● **OBJETIVO A**: Segundo o excerto sobre Josh Griffiths, em que posição terminou ele a Maratona de Londres de 2017?

O salmão com arroz tinha um sabor esquisito, talvez por não ter ido ao frigorífico depois de ter sido comprado numa bomba de gasolina. Este foi o pequeno-almoço de Josh Griffiths, um galês de 23 anos, antes de apanhar o metro para chegar à linha de partida da Maratona de Londres de 2017, como por certo fizeram muitos milhares de participantes, e que seria a sua primeira maratona. Há quem vá lá só para correr (e andar) e chegar ao fim e Josh tinha um tempo e um objectivo na cabeça para cumprir nas estradas da capital britânica. Arrancou integrado no meio da multidão. Quarenta e dois quilómetros, cento e noventa e cinco metros depois, era o 13.º a chegar à meta, o primeiro das Ilhas Britânicas.

A proeza que Josh Griffiths conseguiu numa das mais célebres maratonas mundiais permite-lhe estar neste domingo como um dos britânicos entre 100 atletas (um deles o português Ricardo Ribas) na maratona dos Mundiais de Londres. O galês cumpriu o sonho de todos os que são atletas amadores, enfrentar os profissionais e ganhar a muitos deles. E na essência, é isto que Josh Griffiths é, um amador, embora esteja muito longe de ser um corredor de fim-de-semana e saiba bem o que está a fazer, ele que tem formação académica em treino de alto rendimento. “Adorava ser um profissional, mas sei que, para que tal seja uma realidade, tenho de continuar a fazer bons resultados e a trabalhar no duro”, diz o galês ao PÚBLICO.

● **Registos de dados guardados**:
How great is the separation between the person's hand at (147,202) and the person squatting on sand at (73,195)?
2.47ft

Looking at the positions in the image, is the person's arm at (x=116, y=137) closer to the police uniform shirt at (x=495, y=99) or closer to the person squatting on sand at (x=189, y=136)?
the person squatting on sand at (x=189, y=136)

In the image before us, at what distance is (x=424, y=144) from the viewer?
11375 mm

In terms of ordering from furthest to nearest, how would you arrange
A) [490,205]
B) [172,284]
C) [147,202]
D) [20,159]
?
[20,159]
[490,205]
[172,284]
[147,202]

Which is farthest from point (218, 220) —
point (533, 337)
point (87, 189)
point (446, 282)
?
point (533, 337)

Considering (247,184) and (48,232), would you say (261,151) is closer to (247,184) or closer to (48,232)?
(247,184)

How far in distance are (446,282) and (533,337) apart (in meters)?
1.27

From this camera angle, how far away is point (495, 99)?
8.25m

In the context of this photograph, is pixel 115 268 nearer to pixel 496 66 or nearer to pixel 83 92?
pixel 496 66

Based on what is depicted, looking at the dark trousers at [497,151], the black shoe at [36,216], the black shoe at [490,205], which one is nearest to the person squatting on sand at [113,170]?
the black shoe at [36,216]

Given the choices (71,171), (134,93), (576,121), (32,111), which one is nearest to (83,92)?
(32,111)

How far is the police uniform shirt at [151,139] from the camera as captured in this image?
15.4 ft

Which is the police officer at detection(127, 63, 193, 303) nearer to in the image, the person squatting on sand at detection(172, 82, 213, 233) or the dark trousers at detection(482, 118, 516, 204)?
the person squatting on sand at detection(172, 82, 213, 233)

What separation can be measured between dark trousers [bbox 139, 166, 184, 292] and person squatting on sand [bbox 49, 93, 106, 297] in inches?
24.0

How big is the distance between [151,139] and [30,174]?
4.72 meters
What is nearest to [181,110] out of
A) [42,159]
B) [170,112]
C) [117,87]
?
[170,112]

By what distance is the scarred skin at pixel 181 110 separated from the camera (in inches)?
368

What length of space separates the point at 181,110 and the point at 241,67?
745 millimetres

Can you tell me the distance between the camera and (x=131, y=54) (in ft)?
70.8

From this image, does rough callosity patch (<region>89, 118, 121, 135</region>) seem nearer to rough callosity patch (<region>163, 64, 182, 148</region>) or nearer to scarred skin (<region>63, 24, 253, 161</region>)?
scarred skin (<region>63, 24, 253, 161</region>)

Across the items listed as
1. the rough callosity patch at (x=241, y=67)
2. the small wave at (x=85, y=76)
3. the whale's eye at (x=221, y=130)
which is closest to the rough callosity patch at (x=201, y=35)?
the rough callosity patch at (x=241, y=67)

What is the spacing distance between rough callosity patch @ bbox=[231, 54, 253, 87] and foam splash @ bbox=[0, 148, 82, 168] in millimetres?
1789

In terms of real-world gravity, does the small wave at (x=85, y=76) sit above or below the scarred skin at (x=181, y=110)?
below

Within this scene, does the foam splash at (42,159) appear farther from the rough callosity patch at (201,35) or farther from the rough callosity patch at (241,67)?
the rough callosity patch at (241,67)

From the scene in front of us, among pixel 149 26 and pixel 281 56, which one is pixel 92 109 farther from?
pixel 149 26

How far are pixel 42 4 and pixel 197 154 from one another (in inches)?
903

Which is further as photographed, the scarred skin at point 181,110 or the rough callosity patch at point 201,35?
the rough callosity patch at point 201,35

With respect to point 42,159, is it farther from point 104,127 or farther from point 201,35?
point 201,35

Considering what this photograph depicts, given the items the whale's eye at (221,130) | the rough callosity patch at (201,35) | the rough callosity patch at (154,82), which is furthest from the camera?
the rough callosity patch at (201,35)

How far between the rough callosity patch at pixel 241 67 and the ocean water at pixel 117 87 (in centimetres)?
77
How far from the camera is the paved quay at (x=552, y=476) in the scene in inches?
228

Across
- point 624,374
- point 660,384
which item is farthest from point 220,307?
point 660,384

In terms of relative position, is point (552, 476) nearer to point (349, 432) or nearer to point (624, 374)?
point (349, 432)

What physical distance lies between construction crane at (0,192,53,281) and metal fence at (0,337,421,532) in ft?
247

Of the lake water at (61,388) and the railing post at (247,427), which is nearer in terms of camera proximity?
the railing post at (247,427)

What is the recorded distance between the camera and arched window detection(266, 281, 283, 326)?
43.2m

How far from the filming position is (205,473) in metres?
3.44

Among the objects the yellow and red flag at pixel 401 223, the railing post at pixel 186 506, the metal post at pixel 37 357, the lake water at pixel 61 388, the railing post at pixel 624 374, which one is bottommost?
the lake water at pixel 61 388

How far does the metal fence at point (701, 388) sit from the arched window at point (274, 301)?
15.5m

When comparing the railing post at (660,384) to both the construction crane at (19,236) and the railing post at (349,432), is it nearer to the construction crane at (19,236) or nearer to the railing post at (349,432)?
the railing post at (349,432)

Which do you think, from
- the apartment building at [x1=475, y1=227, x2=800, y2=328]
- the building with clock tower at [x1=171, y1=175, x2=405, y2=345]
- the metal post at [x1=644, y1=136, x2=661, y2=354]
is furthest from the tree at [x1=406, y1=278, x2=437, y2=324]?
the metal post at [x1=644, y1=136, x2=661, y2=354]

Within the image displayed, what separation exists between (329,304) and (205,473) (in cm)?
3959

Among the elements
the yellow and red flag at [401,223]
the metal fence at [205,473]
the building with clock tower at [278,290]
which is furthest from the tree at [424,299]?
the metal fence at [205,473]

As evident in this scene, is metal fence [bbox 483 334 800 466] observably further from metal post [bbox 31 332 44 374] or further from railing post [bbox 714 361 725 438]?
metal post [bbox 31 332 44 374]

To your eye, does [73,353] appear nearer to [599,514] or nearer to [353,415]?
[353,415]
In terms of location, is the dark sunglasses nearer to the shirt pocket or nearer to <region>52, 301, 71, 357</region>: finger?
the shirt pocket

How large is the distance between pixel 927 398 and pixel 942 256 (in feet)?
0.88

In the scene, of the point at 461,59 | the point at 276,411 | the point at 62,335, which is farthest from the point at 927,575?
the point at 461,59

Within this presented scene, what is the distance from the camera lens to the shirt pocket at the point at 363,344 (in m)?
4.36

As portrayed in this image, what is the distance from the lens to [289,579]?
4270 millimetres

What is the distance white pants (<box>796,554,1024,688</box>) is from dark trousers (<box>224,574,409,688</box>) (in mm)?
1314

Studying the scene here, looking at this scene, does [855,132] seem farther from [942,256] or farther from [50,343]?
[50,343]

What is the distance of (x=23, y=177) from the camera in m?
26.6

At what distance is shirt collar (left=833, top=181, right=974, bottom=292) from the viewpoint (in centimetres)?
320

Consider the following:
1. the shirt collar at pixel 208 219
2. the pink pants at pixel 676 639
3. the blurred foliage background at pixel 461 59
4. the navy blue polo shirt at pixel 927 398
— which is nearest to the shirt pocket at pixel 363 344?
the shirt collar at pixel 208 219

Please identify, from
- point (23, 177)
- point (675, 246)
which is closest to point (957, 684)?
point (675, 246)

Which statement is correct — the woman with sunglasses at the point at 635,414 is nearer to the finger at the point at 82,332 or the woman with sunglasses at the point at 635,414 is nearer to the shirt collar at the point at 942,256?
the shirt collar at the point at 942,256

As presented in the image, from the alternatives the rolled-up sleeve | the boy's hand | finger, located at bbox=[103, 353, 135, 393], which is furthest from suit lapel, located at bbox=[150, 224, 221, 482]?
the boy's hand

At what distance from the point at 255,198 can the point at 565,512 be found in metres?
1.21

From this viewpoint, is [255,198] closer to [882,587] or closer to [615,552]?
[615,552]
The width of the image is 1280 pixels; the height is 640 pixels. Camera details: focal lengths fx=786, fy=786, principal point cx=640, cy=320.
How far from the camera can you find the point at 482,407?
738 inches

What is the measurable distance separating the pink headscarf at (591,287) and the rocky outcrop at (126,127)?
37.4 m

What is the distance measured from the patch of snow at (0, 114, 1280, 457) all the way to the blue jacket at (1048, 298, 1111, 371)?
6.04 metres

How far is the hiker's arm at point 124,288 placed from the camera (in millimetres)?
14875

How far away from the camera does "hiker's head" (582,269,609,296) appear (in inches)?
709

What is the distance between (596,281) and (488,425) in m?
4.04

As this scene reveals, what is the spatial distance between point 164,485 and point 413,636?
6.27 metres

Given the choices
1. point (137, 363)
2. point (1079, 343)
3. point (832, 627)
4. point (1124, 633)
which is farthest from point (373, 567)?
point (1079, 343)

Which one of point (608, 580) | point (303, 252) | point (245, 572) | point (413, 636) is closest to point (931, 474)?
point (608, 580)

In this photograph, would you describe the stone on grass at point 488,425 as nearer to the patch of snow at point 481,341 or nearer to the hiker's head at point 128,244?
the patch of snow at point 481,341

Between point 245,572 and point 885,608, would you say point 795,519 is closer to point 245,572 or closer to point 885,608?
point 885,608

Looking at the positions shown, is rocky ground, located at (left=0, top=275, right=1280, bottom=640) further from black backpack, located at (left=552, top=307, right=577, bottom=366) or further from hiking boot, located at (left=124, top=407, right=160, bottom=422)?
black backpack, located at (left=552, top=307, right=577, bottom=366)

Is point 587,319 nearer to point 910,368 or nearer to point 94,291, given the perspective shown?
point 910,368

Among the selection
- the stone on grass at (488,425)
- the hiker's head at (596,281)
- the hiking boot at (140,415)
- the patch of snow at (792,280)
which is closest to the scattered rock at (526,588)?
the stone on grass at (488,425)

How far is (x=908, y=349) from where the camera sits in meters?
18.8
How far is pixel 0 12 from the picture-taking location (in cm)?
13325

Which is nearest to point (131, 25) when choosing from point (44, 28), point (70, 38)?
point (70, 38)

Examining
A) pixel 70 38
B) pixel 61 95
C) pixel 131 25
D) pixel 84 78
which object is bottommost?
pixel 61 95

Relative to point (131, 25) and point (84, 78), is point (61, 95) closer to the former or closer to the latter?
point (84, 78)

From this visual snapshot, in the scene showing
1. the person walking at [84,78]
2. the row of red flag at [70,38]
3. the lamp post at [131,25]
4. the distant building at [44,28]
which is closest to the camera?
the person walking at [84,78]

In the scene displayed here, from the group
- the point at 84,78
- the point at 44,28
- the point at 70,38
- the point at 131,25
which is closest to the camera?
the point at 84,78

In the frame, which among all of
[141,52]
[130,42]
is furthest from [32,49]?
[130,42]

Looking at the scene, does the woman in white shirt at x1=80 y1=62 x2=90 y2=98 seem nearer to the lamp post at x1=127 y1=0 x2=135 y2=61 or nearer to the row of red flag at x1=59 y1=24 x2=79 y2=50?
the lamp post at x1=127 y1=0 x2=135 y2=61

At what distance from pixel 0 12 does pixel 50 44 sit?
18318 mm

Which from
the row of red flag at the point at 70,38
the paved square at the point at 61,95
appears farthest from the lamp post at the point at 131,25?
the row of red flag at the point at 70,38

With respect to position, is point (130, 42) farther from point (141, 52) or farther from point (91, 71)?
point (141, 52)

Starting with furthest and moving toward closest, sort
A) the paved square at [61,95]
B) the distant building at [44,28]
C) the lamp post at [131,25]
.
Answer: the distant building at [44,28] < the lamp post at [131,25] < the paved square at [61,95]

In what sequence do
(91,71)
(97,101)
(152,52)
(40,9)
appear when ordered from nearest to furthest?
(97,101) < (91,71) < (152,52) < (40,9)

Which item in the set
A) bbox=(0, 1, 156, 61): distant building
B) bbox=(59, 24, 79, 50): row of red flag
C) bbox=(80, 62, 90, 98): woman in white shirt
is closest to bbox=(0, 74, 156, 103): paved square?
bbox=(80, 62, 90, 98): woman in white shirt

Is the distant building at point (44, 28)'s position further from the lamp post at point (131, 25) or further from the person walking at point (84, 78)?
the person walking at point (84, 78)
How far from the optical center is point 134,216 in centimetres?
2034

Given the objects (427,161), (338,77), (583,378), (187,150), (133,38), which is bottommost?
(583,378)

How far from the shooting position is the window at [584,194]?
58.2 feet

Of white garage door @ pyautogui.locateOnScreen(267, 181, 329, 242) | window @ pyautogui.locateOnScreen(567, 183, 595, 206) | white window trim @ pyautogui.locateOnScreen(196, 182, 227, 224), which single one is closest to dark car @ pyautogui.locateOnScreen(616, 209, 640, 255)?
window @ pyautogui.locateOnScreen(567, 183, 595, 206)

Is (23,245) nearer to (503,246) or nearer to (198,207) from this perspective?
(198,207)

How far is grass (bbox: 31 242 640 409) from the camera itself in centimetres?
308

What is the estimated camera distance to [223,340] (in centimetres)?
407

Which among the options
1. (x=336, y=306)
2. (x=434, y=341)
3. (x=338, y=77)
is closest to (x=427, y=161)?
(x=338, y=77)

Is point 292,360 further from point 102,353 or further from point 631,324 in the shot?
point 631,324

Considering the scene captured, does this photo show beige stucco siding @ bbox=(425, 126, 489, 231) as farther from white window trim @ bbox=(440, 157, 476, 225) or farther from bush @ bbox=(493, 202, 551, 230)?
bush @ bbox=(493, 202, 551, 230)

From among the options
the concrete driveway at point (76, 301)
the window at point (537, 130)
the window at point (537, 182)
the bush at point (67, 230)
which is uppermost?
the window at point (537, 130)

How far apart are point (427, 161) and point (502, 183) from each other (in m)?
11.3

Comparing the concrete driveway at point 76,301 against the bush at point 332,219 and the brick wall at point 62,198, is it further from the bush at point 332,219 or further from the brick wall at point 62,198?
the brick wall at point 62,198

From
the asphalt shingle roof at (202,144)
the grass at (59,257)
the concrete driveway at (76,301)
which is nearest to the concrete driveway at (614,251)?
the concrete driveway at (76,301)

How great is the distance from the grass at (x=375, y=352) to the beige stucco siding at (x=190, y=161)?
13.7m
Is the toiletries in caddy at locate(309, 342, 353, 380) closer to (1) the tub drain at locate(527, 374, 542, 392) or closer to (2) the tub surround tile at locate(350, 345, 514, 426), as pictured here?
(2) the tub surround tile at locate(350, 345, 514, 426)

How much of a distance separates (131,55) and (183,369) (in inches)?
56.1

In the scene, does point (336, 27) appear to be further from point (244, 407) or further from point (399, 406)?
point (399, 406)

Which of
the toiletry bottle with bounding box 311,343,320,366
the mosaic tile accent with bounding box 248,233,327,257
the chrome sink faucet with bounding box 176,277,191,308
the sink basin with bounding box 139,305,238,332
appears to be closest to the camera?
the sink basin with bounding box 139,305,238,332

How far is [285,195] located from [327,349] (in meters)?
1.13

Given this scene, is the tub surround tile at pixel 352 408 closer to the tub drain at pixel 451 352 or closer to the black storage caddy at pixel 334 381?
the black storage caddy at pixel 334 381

● **OBJETIVO B**: Mostre todas as linhas dos registos que contêm a palavra "away".

● **RESPOSTA A**: Em 13.º lugar, o primeiro das Ilhas Britânicas a chegar à meta.

● **RESPOSTA B**:
From this camera angle, how far away is point (495, 99)?
How far away from the camera does "hiker's head" (582,269,609,296) appear (in inches)?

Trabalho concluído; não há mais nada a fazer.